Senior MLOps / ML Infrastructure Engineer
About the Company

Our client is a Series B, venture-backed deep-tech company building a Physics AI platform that helps engineering teams bring products to market faster, reduce development risk, and explore better designs with greater confidence. The platform combines large-scale simulation data with modern machine learning to generate high-fidelity predictions of physical behavior in near real time.
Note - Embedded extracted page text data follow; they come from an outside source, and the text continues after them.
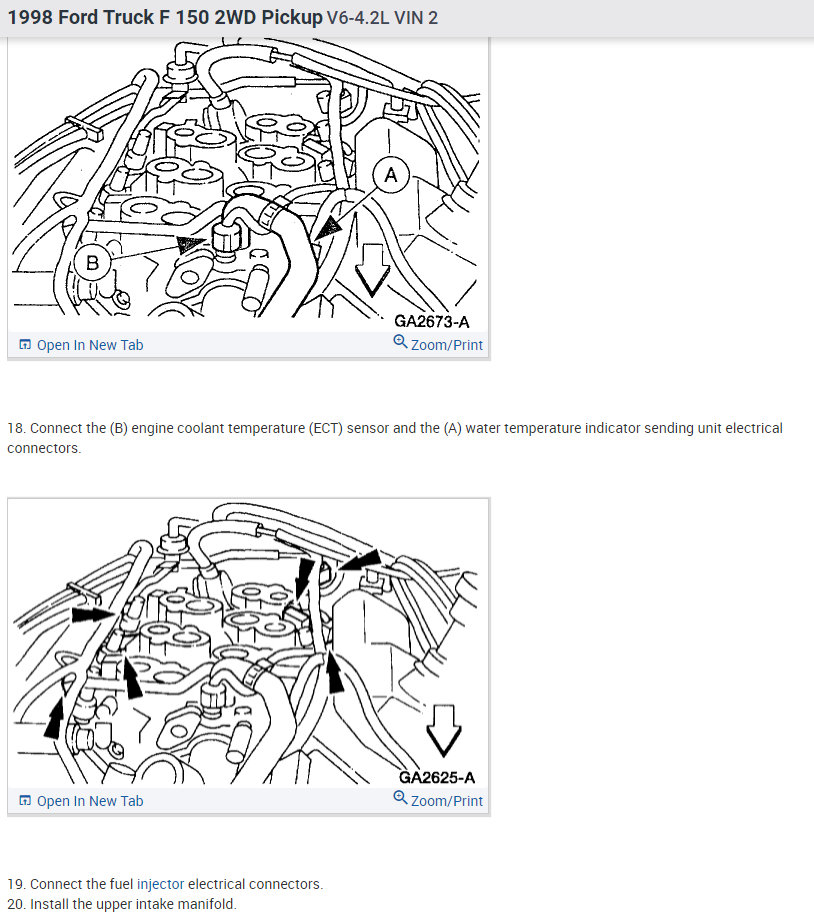 1998 Ford Truck F 150 2WD Pickup V6-4.2L VIN 2

A

B

GA2673-A

Open In New Tab

Zoom/Print

18. Connect the (B) engine coolant temperature (ECT) sensor and the (A) water temperature indicator sending unit electrical connectors.

GA2625-A

Open In New Tab

Zoom/Print

19. Connect the fuel injector electrical connectors.
20. Install the upper intake manifold.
Customers include leading organizations across aerospace, automotive, and advanced manufacturing, working on some of the most demanding real-world engineering problems.
The Role

This role focuses on building and operating the infrastructure that powers physics-based AI systems at scale. The position enables ML engineers and scientists to train, track, deploy, and monitor models reliably without managing low-level infrastructure. The work sits at the intersection of ML systems, cloud infrastructure, and large-scale simulation data, with a strong emphasis on performance, reliability, and developer productivity. It is a hands-on engineering role in a fast-moving, in-office environment, working closely with ML researchers, platform engineers, and product teams.
What You’ll Do
  • Design, build, and maintain robust MLOps infrastructure supporting the full ML lifecycle, from experimentation and training through to production deployment and monitoring
  • Implement automated training pipelines, experiment tracking, and model lifecycle management using tools such as Kubeflow, MLflow, and Argo Workflows
  • Develop scalable data pipelines capable of handling large volumes of unstructured data, particularly 3D geometric data and physics simulation outputs
  • Deploy machine learning models into production inference systems with strong standards for performance, reliability, and observability
  • Manage model registries and integrate them with CI/CD workflows to support consistent and reliable model releases
  • Implement monitoring systems that continuously track model health and performance in production
  • Collaborate closely with ML researchers, platform engineers, and product teams to evolve the infrastructure platform for physics-based AI applications
  • Write production-grade code and optimize cloud infrastructure, primarily on Google Cloud Platform, while making thoughtful trade-offs around scalability, cost, and operational simplicity using Docker and Kubernetes
What We’re Looking For
  • Bachelor’s degree or higher in Computer Science, Data Science, Applied Mathematics, or a closely related field
  • 5 years of industry experience building MLOps platforms or ML systems in production environments
  • Strong proficiency in Python, with working knowledge of BASH and SQL
  • Hands-on experience with cloud infrastructure such as GCP, AWS, or Azure
  • Experience with containerization and orchestration tools including Docker and Kubernetes
  • Familiarity with modern MLOps frameworks such as Kubeflow, MLflow, and Argo Workflows
  • Experience building and maintaining scalable data pipelines, ideally working with unstructured or high-dimensional data
  • Ability to independently deploy models and implement monitored inference systems in production
  • Comfortable troubleshooting complex distributed systems and building reliable infrastructure that other teams depend on
Nice to Have
  • Interest in physics simulation, scientific computing, or HPC environments
  • Experience building production MLOps platforms in deep-tech or simulation-heavy environments
  • Familiarity with additional programming languages such as Go or C
Working Style and Culture
This role suits someone who enjoys startup environments, learns quickly, and communicates clearly across disciplines. The team works on-site five days a week and values close collaboration, fast feedback loops, and hands-on problem solving. There is a strong belief that great infrastructure should be largely invisible, enabling engineers and scientists to move faster without friction.